# DSCI 525 - Web and Cloud Computing

Milestone 2: Your team is planning to migrate to the cloud. AWS gave 400$ (100$ each) to your team to support this. As part of this initiative, your team needs to set up a server in the cloud, a collaborative environment for your team, and later move your data to the cloud. After that, your team can wrangle the data in preparation for machine learning.

## Milestone 2 checklist  
You will have mainly 2 tasks. Here is the checklist...
- To set up a collaborative environment 
    - Setup your EC2 instance with JupyterHub.
    - Install all necessary things needed in your UNIX server (amazon ec2 instance).
    - Set up your S3 bucket.
    - Move the data that you wrangled in your last milestone to s3.
    - To move data from s3.
- Wrangle the data in preparation for machine learning
    - Get the data from S3 in your notebook and make data ready for machine learning.

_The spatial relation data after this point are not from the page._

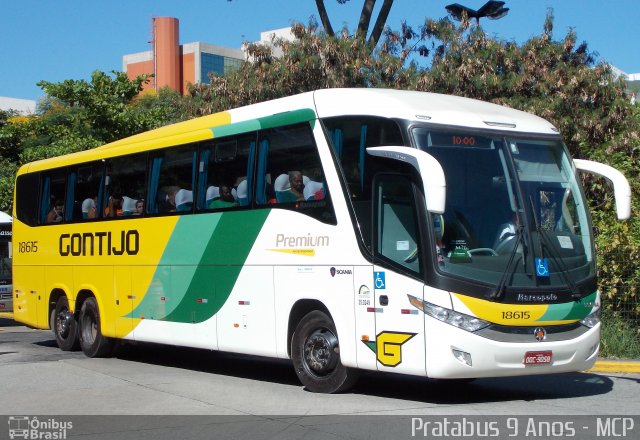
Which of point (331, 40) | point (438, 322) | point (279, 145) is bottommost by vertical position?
point (438, 322)

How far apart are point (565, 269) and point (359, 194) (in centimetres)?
248

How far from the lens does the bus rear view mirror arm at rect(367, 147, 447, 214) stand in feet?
30.8

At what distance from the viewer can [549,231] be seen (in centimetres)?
1061

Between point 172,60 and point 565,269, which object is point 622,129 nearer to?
point 565,269

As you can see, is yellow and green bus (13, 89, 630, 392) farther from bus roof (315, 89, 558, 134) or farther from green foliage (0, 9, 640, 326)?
green foliage (0, 9, 640, 326)

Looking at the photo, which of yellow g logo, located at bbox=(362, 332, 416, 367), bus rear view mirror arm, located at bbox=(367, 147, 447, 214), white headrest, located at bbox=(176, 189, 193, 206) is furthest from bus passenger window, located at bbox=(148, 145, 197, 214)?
bus rear view mirror arm, located at bbox=(367, 147, 447, 214)

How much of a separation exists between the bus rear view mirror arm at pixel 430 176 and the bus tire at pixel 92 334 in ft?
27.2

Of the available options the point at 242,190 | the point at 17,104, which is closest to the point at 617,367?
the point at 242,190

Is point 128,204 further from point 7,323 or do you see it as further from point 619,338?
point 7,323

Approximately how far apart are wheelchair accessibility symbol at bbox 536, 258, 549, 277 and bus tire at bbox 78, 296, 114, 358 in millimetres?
8673

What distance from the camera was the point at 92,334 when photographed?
16.7 meters

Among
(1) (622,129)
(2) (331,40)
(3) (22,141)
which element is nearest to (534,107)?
(1) (622,129)

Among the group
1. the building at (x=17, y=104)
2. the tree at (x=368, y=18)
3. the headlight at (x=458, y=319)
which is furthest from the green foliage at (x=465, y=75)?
the building at (x=17, y=104)

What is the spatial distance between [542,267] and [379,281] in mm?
1805
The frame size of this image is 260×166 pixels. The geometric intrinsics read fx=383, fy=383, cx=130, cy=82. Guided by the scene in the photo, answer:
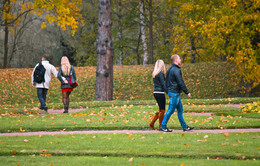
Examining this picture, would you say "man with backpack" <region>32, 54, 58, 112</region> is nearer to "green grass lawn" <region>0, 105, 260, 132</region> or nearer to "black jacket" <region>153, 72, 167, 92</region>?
"green grass lawn" <region>0, 105, 260, 132</region>

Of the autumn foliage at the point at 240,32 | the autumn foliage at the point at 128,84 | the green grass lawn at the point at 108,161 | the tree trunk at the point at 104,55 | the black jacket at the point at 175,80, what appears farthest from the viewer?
the autumn foliage at the point at 128,84

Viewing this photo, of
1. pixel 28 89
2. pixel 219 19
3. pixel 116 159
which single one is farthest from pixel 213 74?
pixel 116 159

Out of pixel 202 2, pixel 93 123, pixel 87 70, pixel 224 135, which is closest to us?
pixel 224 135

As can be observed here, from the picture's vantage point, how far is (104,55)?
60.3 feet

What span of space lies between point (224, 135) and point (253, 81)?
13303mm

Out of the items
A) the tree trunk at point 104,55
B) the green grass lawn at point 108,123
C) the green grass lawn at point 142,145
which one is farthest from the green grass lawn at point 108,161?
the tree trunk at point 104,55

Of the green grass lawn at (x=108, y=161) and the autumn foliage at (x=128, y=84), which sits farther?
the autumn foliage at (x=128, y=84)

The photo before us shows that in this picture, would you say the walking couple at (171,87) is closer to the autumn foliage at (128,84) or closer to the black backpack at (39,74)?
the black backpack at (39,74)

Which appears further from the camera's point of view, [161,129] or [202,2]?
[202,2]

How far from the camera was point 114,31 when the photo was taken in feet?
98.6

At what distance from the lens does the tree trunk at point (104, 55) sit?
18.2 m

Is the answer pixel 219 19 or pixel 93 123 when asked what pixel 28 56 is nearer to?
pixel 219 19

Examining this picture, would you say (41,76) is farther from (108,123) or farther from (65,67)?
(108,123)

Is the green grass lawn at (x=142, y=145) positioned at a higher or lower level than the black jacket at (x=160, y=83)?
lower
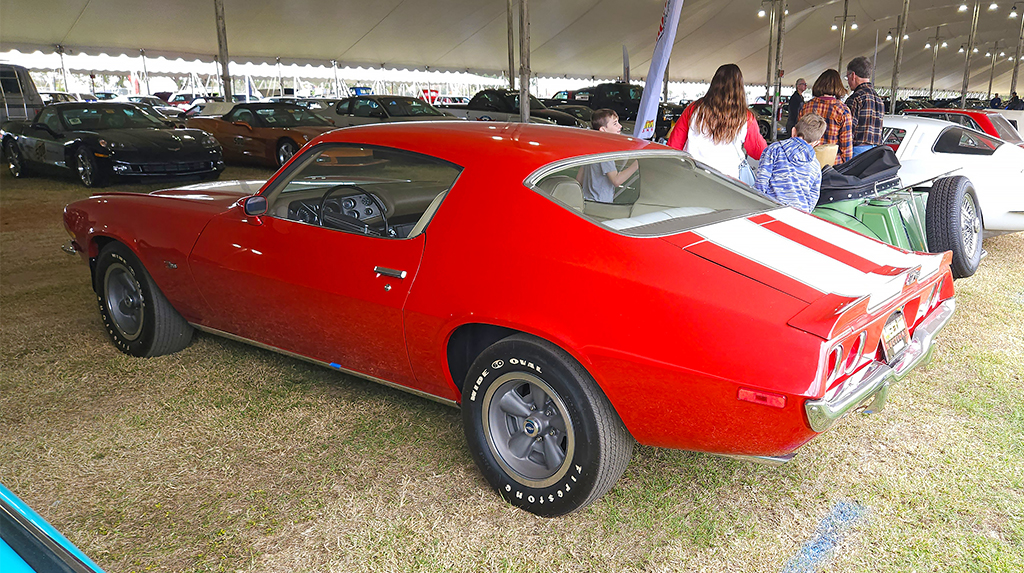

### 1. Setup your EC2 instance

rubric={correctness:20}

#### Please attach this screen shots from your group for grading.
![milestone2_r1.jpg](attachment:bb96407b-f8b9-4f4c-a430-57808434f24e.jpg)

### 2. Setup your JupyterHub

rubric={correctness:20}

#### Please attach this screen shots from your group for grading
![milestone2_r2.jpg](attachment:dd8ad3ac-ddd0-4bf5-971d-088c430ac76d.jpg)

### 3. Setup the server 

rubric={correctness:20}

3.1) Add your team members to EC2 instance.

3.2) Setup a common data folder to download data, and this folder should be accessible by all users in the JupyterHub.
    
3.3)(***OPTIONAL***) Setup a sharing notebook environment.

3.4) Install and configure AWS CLI.

#### Please attach this screen shots from your group for grading

Make sure you mask the IP address refer [here](https://www.anysoftwaretools.com/blur-part-picture-mac/).

![milestone2_r3.jpg](attachment:e0e0907c-26e1-4bec-abe7-b76cfee0e0fe.jpg)

### 4. Get the data what we wrangled in our first milestone.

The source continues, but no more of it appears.